Published on

Data Engineering Zoomcamp, Week 1

Authors

Data Engineering Zoomcamp Introduction

The first week of the DataTalksClub Data Engineering Zoomcamp's content revolves around the New York Taxi dataset. This dataset is a fact table containing details about taxi trips, such as trip length, amount, pickup and dropoff locations, dates, etc. Our goal is to set up an environment that allows us to ingest and store this data for later analysis.

If you're interested in the Zoomcamp, you can register here, and it's free to participate!

Pre-requisites

You will need to install the following files and tools before we get started.

Setup on Windows: Additional Tools Required

The recommendation is to set up a virtual remote environment to follow along with the Zoomcamp, but I opted instead to use my personal Windows 11 machine. If you choose to do this, it will require you to install some additional tools in order to complete the module:

  • Git for Windows
  • WSL
    • In order to install Docker on windows you will need to install Windows Subsystem for Linux (WSL) and enable Hyper V in the Windows Features

Git for Windows includes Git Bash, which we will be running the majority of our commands on.

::::::::::

- **TASK LIST**:
a: According to the Zoomcamp post, what dataset is the first week's content built around?
b: Reproduce the Zoomcamp post word for word between "You will need to install the" and "our commands on.", inclusive.

- **SUPPLIED INFORMATION**:
::::::::::

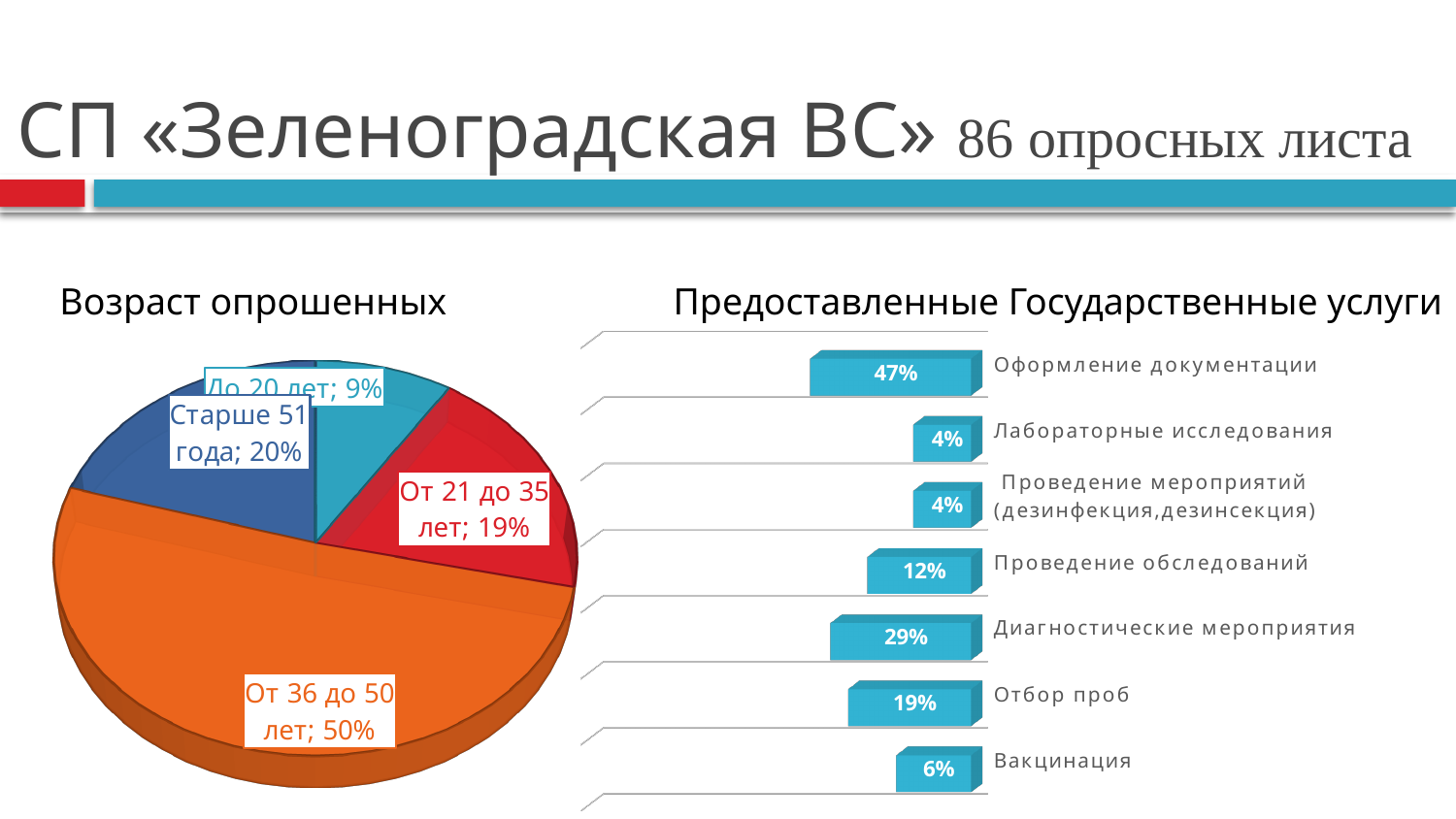
In the pie chart "Возраст опрошенных", how many age groups are shown? 4 In the pie chart "Возраст опрошенных", which age group has the smallest share? До 20 лет In the chart "Предоставленные Государственные услуги", what is the value for "Оформление документации"? 47% In the pie chart "Возраст опрошенных", what share of respondents are "От 36 до 50 лет"? 50% In the chart "Предоставленные Государственные услуги", how many services are listed? 7 In the pie chart "Возраст опрошенных", what is the difference between the shares of "Старше 51 года" and "От 21 до 35 лет"? 1% In the pie chart "Возраст опрошенных", what share of respondents are "До 20 лет"? 9% In the chart "Предоставленные Государственные услуги", which service has the highest value? Оформление документации In the chart "Предоставленные Государственные услуги", what is the difference between "Отбор проб" and "Вакцинация"? 13% In the chart "Предоставленные Государственные услуги", what is the value for "Диагностические мероприятия"? 29% In the pie chart "Возраст опрошенных", which age group has the largest share? От 36 до 50 лет What type of chart is "Предоставленные Государственные услуги"? Bar chart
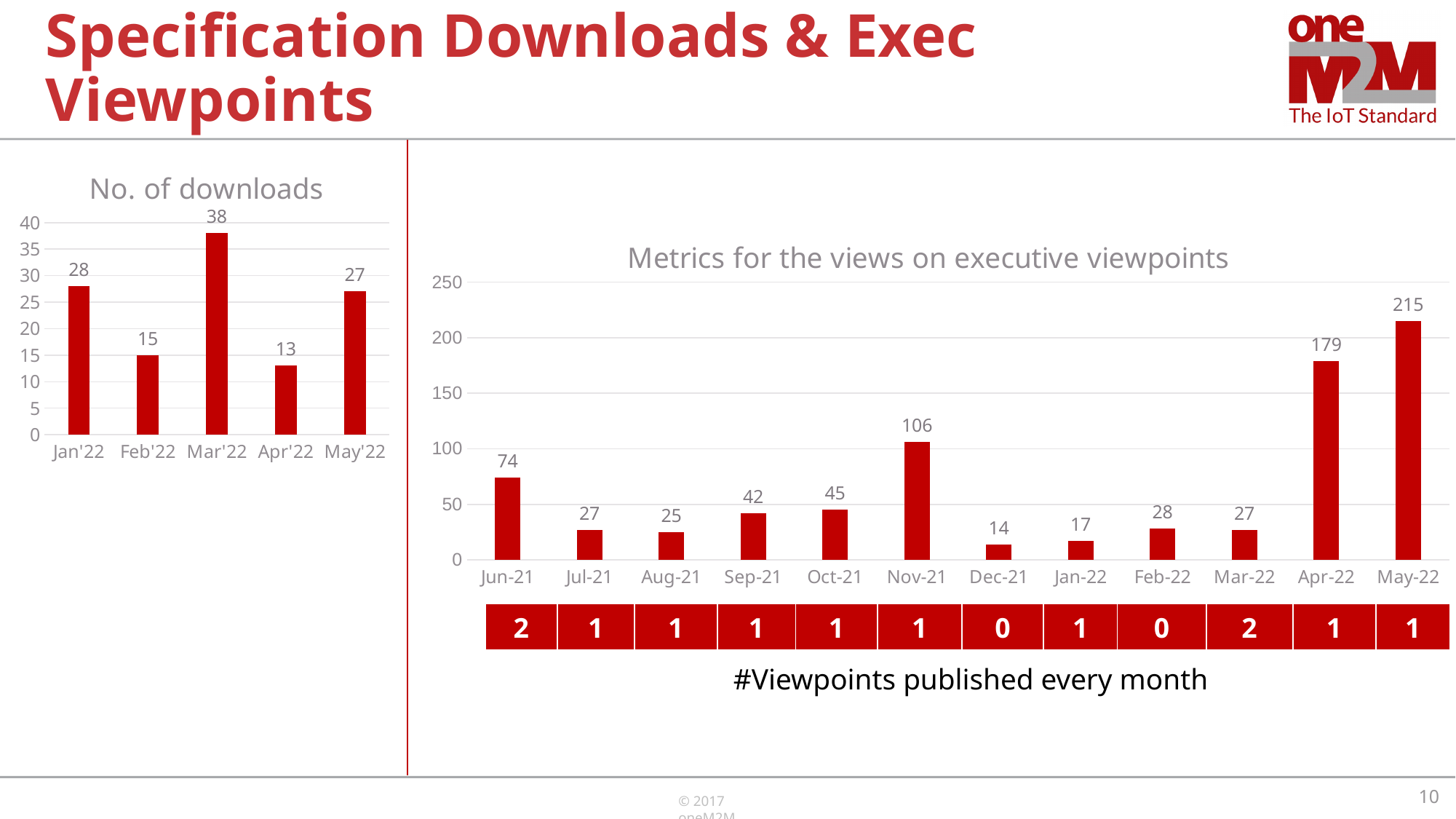
In the 'No. of downloads' chart, what is the value for Mar'22? 38 In the 'No. of downloads' chart, how many months are shown on the x axis? 5 In the 'Metrics for the views on executive viewpoints' chart, what is the value for Nov-21? 106 In the 'No. of downloads' chart, what is the difference between the values for Jan'22 and Feb'22? 13 In the 'Metrics for the views on executive viewpoints' chart, what is the difference between the values for May-22 and Apr-22? 36 In the 'Metrics for the views on executive viewpoints' chart, is the value for Apr-22 greater or less than 150? greater In the 'Metrics for the views on executive viewpoints' chart, which is larger, the value for Jun-21 or the value for Oct-21? Jun-21 In the 'Metrics for the views on executive viewpoints' chart, which month has the highest value? May-22 What kind of chart is the 'No. of downloads' chart? Bar chart In the 'Metrics for the views on executive viewpoints' chart, how many months are shown on the x axis? 12 In the 'Metrics for the views on executive viewpoints' chart, which month has the lowest value? Dec-21 In the 'No. of downloads' chart, which month has the lowest number of downloads? Apr'22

::::::::::

- **RESPONSE LIST**:
a: The New York Taxi dataset.

b:
You will need to install the following files and tools before we get started.

Setup on Windows: Additional Tools Required

The recommendation is to set up a virtual remote environment to follow along with the Zoomcamp, but I opted instead to use my personal Windows 11 machine. If you choose to do this, it will require you to install some additional tools in order to complete the module:

  • Git for Windows
  • WSL
    • In order to install Docker on windows you will need to install Windows Subsystem for Linux (WSL) and enable Hyper V in the Windows Features

Git for Windows includes Git Bash, which we will be running the majority of our commands on.